Questions about scenes in images:
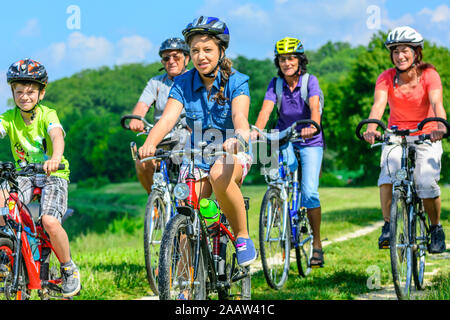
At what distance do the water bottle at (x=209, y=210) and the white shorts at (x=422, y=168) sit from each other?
1.93 meters

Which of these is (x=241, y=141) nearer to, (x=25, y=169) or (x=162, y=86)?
(x=25, y=169)

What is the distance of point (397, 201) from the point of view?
16.1 ft

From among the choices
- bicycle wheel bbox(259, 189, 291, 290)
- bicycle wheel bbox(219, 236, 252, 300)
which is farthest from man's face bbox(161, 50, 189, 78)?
bicycle wheel bbox(219, 236, 252, 300)

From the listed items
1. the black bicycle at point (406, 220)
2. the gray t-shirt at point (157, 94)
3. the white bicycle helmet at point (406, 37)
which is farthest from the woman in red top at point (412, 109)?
the gray t-shirt at point (157, 94)

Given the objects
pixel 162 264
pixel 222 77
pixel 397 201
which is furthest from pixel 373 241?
pixel 162 264

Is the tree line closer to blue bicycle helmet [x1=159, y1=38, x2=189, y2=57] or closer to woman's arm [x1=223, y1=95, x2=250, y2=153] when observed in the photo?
blue bicycle helmet [x1=159, y1=38, x2=189, y2=57]

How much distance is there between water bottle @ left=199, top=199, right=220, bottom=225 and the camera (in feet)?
13.4

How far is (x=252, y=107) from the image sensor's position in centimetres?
1725

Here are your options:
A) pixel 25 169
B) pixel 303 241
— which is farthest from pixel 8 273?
pixel 303 241

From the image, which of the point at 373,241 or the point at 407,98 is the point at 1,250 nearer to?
the point at 407,98

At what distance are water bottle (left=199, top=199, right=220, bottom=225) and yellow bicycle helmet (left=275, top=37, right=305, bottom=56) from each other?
2.65 metres

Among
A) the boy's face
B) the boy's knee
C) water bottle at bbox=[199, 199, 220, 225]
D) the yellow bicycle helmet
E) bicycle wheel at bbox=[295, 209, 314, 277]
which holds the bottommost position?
bicycle wheel at bbox=[295, 209, 314, 277]

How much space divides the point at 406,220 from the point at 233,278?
5.76 feet
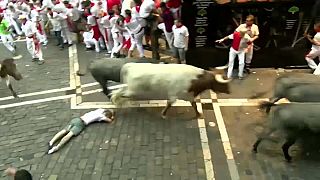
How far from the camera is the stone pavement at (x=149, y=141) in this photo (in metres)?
7.89

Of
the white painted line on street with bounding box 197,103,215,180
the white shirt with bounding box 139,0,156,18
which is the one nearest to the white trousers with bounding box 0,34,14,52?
the white shirt with bounding box 139,0,156,18

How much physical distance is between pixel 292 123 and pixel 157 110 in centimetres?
351

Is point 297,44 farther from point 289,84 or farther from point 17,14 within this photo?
point 17,14

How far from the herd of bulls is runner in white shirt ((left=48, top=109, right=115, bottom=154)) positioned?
437mm

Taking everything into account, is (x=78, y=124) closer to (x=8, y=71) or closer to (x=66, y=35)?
(x=8, y=71)

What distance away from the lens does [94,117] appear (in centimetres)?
942

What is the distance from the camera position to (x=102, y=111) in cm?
955

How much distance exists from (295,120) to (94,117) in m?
4.30

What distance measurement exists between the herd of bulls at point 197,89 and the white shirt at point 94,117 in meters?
0.49

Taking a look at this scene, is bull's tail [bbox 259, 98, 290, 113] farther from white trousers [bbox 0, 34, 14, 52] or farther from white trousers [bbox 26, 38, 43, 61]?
white trousers [bbox 0, 34, 14, 52]

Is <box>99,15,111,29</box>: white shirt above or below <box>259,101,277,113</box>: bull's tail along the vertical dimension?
above

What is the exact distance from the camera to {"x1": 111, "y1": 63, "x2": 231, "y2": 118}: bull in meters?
9.16

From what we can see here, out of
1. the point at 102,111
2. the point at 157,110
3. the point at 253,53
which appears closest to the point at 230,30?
the point at 253,53

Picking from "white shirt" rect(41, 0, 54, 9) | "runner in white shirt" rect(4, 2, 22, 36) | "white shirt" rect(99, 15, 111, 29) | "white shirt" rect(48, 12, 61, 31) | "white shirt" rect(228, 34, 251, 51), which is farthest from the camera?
"runner in white shirt" rect(4, 2, 22, 36)
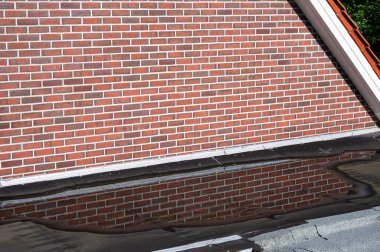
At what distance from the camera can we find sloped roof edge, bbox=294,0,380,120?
30.7 ft

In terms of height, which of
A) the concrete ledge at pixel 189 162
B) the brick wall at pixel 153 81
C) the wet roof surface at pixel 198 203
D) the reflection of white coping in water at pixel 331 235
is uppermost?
the brick wall at pixel 153 81

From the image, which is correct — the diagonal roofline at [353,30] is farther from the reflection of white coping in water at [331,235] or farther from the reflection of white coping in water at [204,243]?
the reflection of white coping in water at [204,243]

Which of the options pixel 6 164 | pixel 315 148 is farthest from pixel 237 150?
pixel 6 164

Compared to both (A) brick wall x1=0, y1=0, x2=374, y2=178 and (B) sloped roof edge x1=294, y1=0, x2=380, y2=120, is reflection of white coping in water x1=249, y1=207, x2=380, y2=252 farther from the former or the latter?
(B) sloped roof edge x1=294, y1=0, x2=380, y2=120

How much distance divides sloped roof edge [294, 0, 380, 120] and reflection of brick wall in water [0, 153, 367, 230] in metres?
1.83

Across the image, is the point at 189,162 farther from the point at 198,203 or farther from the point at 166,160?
the point at 198,203

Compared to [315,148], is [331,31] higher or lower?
higher

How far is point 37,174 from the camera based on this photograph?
25.9 ft

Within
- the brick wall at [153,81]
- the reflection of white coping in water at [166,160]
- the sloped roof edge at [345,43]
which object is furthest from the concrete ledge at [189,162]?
the sloped roof edge at [345,43]

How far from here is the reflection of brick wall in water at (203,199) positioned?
6.91 meters

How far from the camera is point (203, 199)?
24.5 feet

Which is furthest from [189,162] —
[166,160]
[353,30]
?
[353,30]

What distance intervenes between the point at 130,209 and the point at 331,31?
3.95 m

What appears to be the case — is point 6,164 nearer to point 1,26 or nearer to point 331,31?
point 1,26
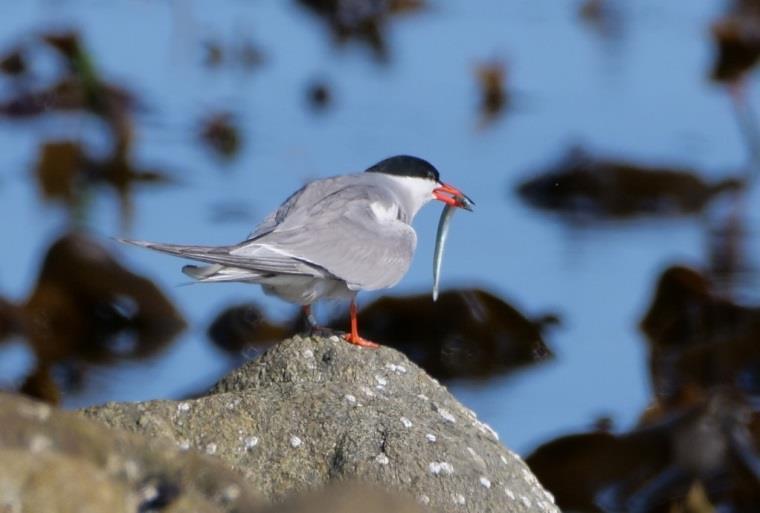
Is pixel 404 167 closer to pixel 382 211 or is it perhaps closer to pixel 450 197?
pixel 450 197

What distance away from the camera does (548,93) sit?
13242 millimetres

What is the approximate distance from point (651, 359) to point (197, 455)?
5900 millimetres

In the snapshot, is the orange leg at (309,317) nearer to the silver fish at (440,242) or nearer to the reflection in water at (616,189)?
the silver fish at (440,242)

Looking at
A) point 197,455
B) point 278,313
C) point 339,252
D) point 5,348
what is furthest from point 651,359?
point 197,455

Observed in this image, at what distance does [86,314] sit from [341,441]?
4.94m

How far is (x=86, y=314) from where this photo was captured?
935cm

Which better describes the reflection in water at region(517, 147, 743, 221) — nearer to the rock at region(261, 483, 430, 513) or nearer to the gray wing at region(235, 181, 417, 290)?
the gray wing at region(235, 181, 417, 290)

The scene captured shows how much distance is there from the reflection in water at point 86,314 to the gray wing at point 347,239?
323cm

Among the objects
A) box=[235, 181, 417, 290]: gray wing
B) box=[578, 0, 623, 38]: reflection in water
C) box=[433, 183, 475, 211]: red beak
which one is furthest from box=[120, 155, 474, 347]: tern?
box=[578, 0, 623, 38]: reflection in water

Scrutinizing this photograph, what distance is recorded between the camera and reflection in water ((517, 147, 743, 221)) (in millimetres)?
11688

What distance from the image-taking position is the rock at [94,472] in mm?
3084

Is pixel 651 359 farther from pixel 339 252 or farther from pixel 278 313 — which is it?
pixel 339 252

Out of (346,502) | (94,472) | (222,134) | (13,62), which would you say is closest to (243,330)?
Answer: (222,134)

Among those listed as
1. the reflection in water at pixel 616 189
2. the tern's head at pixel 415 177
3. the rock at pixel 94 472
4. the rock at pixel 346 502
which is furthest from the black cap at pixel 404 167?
the reflection in water at pixel 616 189
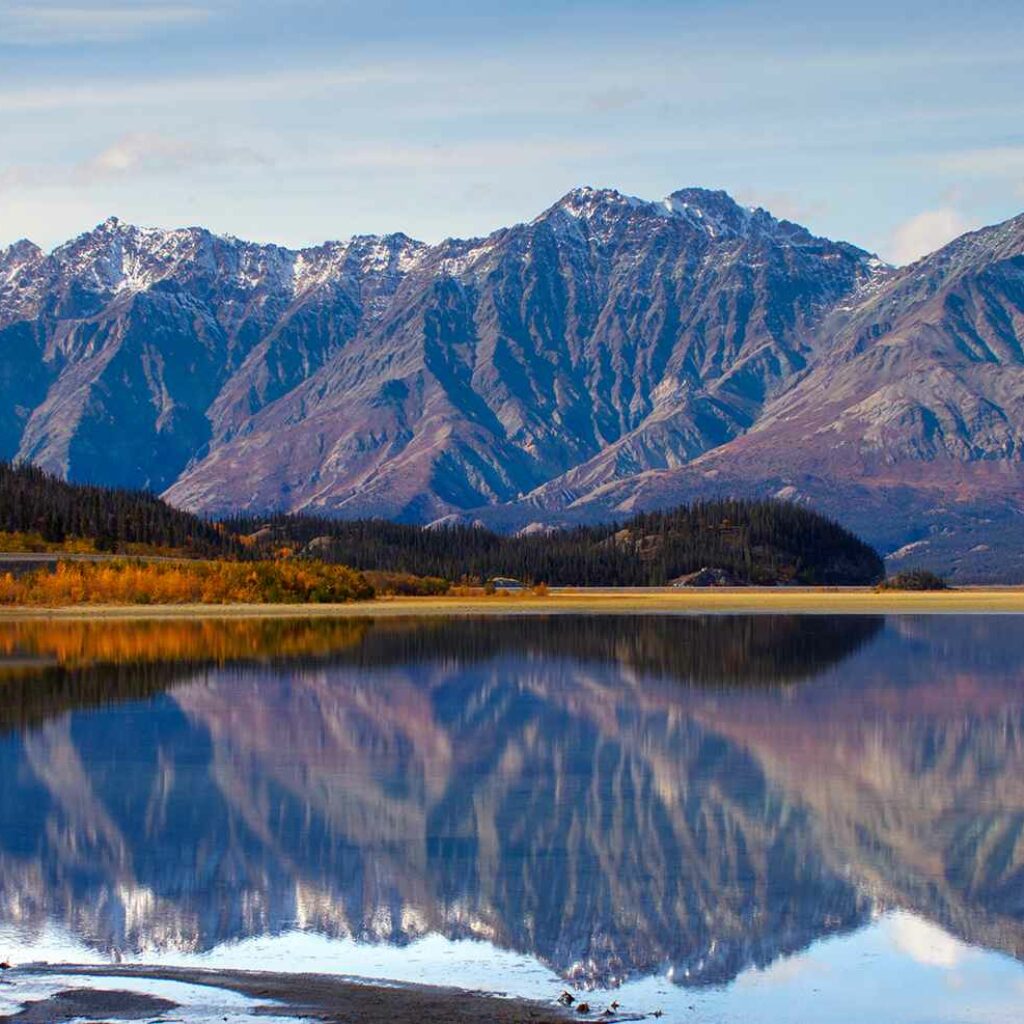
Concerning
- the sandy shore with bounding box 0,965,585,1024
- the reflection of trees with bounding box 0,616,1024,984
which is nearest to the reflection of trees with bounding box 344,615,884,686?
the reflection of trees with bounding box 0,616,1024,984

** Directive **
Without the pictures, print the records in full, exactly as they appear.

** Output for this exercise **
At what distance do the water bottle at (x=209, y=210) and the white shorts at (x=422, y=168) sit from each other?
1.93 meters

Which of these is (x=241, y=141) nearer to, (x=25, y=169) or (x=162, y=86)?
(x=25, y=169)

What is the distance of point (397, 201) from the point of view?
16.1 ft

From among the choices
- bicycle wheel bbox(259, 189, 291, 290)
- bicycle wheel bbox(219, 236, 252, 300)
which is farthest from man's face bbox(161, 50, 189, 78)?
bicycle wheel bbox(219, 236, 252, 300)

From the listed items
1. the black bicycle at point (406, 220)
2. the gray t-shirt at point (157, 94)
3. the white bicycle helmet at point (406, 37)
which is farthest from the woman in red top at point (412, 109)?
the gray t-shirt at point (157, 94)

Given the objects
pixel 162 264
pixel 222 77
pixel 397 201
which is furthest from pixel 373 241?
pixel 162 264

Is the tree line closer to blue bicycle helmet [x1=159, y1=38, x2=189, y2=57] or closer to woman's arm [x1=223, y1=95, x2=250, y2=153] when observed in the photo?
blue bicycle helmet [x1=159, y1=38, x2=189, y2=57]

How much distance is there between water bottle @ left=199, top=199, right=220, bottom=225 and the camera (in feet)?
13.4

How far is (x=252, y=107) from the image sensor's position in centimetres?
1725

Here are your options:
A) pixel 25 169
B) pixel 303 241
— which is farthest from pixel 8 273?
pixel 303 241

From the image, which of the point at 373,241 or the point at 407,98 is the point at 1,250 nearer to?
the point at 407,98

At what distance are water bottle (left=199, top=199, right=220, bottom=225) and yellow bicycle helmet (left=275, top=37, right=305, bottom=56) from each other?
2.65 metres

Among
A) the boy's face
B) the boy's knee
C) water bottle at bbox=[199, 199, 220, 225]
D) the yellow bicycle helmet
E) bicycle wheel at bbox=[295, 209, 314, 277]
which holds the bottommost position?
bicycle wheel at bbox=[295, 209, 314, 277]

How much space divides the point at 406,220 from the point at 233,278?
5.76 feet
How far from the camera is the stone pavement at (x=149, y=141) in this photo (in metres)?
7.89

Of
the white painted line on street with bounding box 197,103,215,180
the white shirt with bounding box 139,0,156,18
which is the one nearest to the white trousers with bounding box 0,34,14,52?
the white shirt with bounding box 139,0,156,18

How much physical distance is between pixel 292 123 and pixel 157 110 in centimetres?
351

Is point 297,44 farther from point 289,84 or farther from point 17,14 within this photo?
point 17,14

How far from the herd of bulls is runner in white shirt ((left=48, top=109, right=115, bottom=154)) positioned?
437mm

Taking everything into account, is (x=78, y=124) closer to (x=8, y=71) or closer to (x=66, y=35)?
(x=8, y=71)

What distance away from the lens does [94,117] appear (in centimetres)?
942

What is the distance from the camera position to (x=102, y=111) in cm?
955

How much distance exists from (295,120) to (94,117) in m?
4.30

What distance measurement exists between the herd of bulls at point 197,89 and the white shirt at point 94,117 in meters?
0.49

Taking a look at this scene, is bull's tail [bbox 259, 98, 290, 113] farther from white trousers [bbox 0, 34, 14, 52] or farther from white trousers [bbox 26, 38, 43, 61]?
white trousers [bbox 0, 34, 14, 52]

Is <box>99,15,111,29</box>: white shirt above or below <box>259,101,277,113</box>: bull's tail along the vertical dimension?
above

What is the exact distance from the camera to {"x1": 111, "y1": 63, "x2": 231, "y2": 118}: bull in meters?
9.16

From what we can see here, out of
1. the point at 102,111
2. the point at 157,110
3. the point at 253,53
which appears closest to the point at 230,30?
the point at 253,53

Picking from "white shirt" rect(41, 0, 54, 9) | "runner in white shirt" rect(4, 2, 22, 36) | "white shirt" rect(99, 15, 111, 29) | "white shirt" rect(48, 12, 61, 31) | "white shirt" rect(228, 34, 251, 51), which is farthest from the camera?
"runner in white shirt" rect(4, 2, 22, 36)
At what distance from the camera can we find sloped roof edge, bbox=294,0,380,120?
30.7 ft

In terms of height, which of
A) the concrete ledge at pixel 189 162
B) the brick wall at pixel 153 81
C) the wet roof surface at pixel 198 203
D) the reflection of white coping in water at pixel 331 235
is uppermost?
the brick wall at pixel 153 81

From the image, which is correct — the diagonal roofline at [353,30] is farther from the reflection of white coping in water at [331,235] or farther from the reflection of white coping in water at [204,243]?
the reflection of white coping in water at [204,243]

Which of the options pixel 6 164 | pixel 315 148 is farthest from pixel 237 150?
pixel 6 164

Compared to both (A) brick wall x1=0, y1=0, x2=374, y2=178 and (B) sloped roof edge x1=294, y1=0, x2=380, y2=120, is reflection of white coping in water x1=249, y1=207, x2=380, y2=252 farther from the former or the latter?
(B) sloped roof edge x1=294, y1=0, x2=380, y2=120

How much distance divides sloped roof edge [294, 0, 380, 120] and reflection of brick wall in water [0, 153, 367, 230] in metres?
1.83

Across the image, is the point at 189,162 farther from the point at 198,203 or farther from the point at 166,160?
the point at 198,203

Compared to [315,148], is [331,31] higher or lower?
higher

How far is point 37,174 from the camera based on this photograph?
25.9 ft

Within
- the brick wall at [153,81]
- the reflection of white coping in water at [166,160]
- the sloped roof edge at [345,43]
which object is furthest from the concrete ledge at [189,162]?
the sloped roof edge at [345,43]

How far from here is the reflection of brick wall in water at (203,199) positioned?
6.91 meters

How far from the camera is point (203, 199)?
24.5 feet

Which is furthest from [189,162] —
[166,160]
[353,30]
?
[353,30]

What distance intervenes between the point at 130,209 and the point at 331,31?
3.95 m

What appears to be the case — is point 6,164 nearer to point 1,26 or nearer to point 331,31?
point 1,26
Is pixel 404 167 closer to pixel 382 211 or is it perhaps closer to pixel 450 197?
pixel 450 197

What distance away from the camera does (548,93) sit?
13242 millimetres

What is the approximate distance from point (651, 359) to point (197, 455)?
5900 millimetres

In the snapshot, is the orange leg at (309,317) nearer to the silver fish at (440,242) or nearer to the reflection in water at (616,189)?
the silver fish at (440,242)

Looking at
A) point 197,455
B) point 278,313
C) point 339,252
D) point 5,348
what is furthest from point 651,359?
point 197,455

Observed in this image, at what distance does [86,314] sit from [341,441]?
4.94m

How far is (x=86, y=314) from where this photo was captured?
935cm

Which better describes the reflection in water at region(517, 147, 743, 221) — nearer to the rock at region(261, 483, 430, 513) or nearer to the gray wing at region(235, 181, 417, 290)?
the gray wing at region(235, 181, 417, 290)

The scene captured shows how much distance is there from the reflection in water at point 86,314 to the gray wing at point 347,239?
323cm

Among the objects
A) box=[235, 181, 417, 290]: gray wing
B) box=[578, 0, 623, 38]: reflection in water
C) box=[433, 183, 475, 211]: red beak
which one is furthest from box=[120, 155, 474, 347]: tern?
box=[578, 0, 623, 38]: reflection in water

Scrutinizing this photograph, what distance is recorded between the camera and reflection in water ((517, 147, 743, 221)) (in millimetres)?
11688

What distance from the image-taking position is the rock at [94,472] in mm?
3084

Is pixel 651 359 farther from pixel 339 252 or farther from pixel 278 313 — which is it?
pixel 339 252

Out of (346,502) | (94,472) | (222,134) | (13,62), which would you say is closest to (243,330)?
Answer: (222,134)

Among those listed as
1. the reflection in water at pixel 616 189
2. the tern's head at pixel 415 177
3. the rock at pixel 94 472
4. the rock at pixel 346 502
which is furthest from the black cap at pixel 404 167?
the reflection in water at pixel 616 189
Concerning
- the sandy shore with bounding box 0,965,585,1024
- the reflection of trees with bounding box 0,616,1024,984
which is nearest to the reflection of trees with bounding box 344,615,884,686?
the reflection of trees with bounding box 0,616,1024,984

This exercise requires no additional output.